Anyone know who Gale Sayers was drafted by in the AFL? Those Chiefs! He was one of the few who probably felt that the money was great, but what happens next year or later. He was one of the few top talents who stuck with the safety of the NFL. The entire NFL landscape may have went on it's ear if he had chosen differently.

But neither the NFL owners nor players cared for the AFL! It went well beyond the 60’s & they have been marginalized for decades! These guys are responsible for today's NFL every bit as much as any who played in the NFL then & maybe more. Player value to teams & their pay went up because of the men that spurned the old guard! Expansion since the merger has been done several times. It only happened before then to try to choke out the AFL, aside from team failure and bankruptcy.
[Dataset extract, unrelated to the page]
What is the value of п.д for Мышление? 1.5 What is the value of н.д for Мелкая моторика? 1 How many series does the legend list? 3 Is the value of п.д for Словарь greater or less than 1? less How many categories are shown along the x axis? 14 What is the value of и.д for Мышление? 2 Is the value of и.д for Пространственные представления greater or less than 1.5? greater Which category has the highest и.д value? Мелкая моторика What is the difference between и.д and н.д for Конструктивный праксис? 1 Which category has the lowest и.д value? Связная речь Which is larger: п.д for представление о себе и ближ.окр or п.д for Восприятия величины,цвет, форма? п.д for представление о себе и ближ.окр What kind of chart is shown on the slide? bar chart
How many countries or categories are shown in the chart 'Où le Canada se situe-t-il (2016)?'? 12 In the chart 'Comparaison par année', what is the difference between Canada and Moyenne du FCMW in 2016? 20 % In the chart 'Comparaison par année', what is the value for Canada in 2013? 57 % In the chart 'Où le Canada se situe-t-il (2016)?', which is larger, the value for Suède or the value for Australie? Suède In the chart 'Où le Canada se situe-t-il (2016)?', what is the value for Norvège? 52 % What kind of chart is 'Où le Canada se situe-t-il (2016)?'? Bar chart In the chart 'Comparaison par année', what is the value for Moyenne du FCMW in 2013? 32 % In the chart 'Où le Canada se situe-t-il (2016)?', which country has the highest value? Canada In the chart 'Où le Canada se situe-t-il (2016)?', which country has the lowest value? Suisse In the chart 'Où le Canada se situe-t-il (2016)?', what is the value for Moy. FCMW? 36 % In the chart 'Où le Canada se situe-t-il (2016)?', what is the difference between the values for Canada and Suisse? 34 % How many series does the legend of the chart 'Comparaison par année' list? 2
Hell one team formed never even played a game, but these guys aren't good enough?! The folks in Dallas today won't like hearing this, but Dallas Cowboys were formed to run one of the men most responsible for nearly every AFC teams existence, the great Chiefs owner Lamar Hunt. He founded the AFL & even helped to keep his competition from folding. How many guys who own a team today would even think of that? No matter what the league circumstances, not a one would.

I lived a lot of this & it still pisses me off that these icons of so many teams didn't live to see their induction. A part of me hates every team and owner who had designs of punishing the owners & players who had the balls to say, ”Oh, I can't have a team, or oh, I think I want more money & control of my life.” If it's not time for the veterans committee to finally admit that these daring men ended up making it better for us all & were titans of the game, then when? After the arrogant jerks are all dead it will be too late! For all of them!

I love these players! We all should because the best of today's NFL is very much their doing! The AFL was fun & exciting! It revolutionized the game beyond just run, run, maybe pass or run, then punt! The AFL was competitive & daring in-game planning & offense. They had innovative ideas about the game. Many team's threw the ball all over the place. It's hard for folks that never saw of know little about it to really understand what these guys mean to the game, then & now. It was the original start-up as apposed to upstarts as they were called. They forced the NFL to become inclusive across the board! They are the NFL! I'm not a great writer, but I have an undeniable passion for the AFL and it's players! Even the old Raiders, Broncos & Chargers. My team's eventual mortal enemies! I've loved and watched football at every opportunity since I could walk. I'll watch till I die. But as for your question: IT'S TIME! IT'S WELL PAST TIME!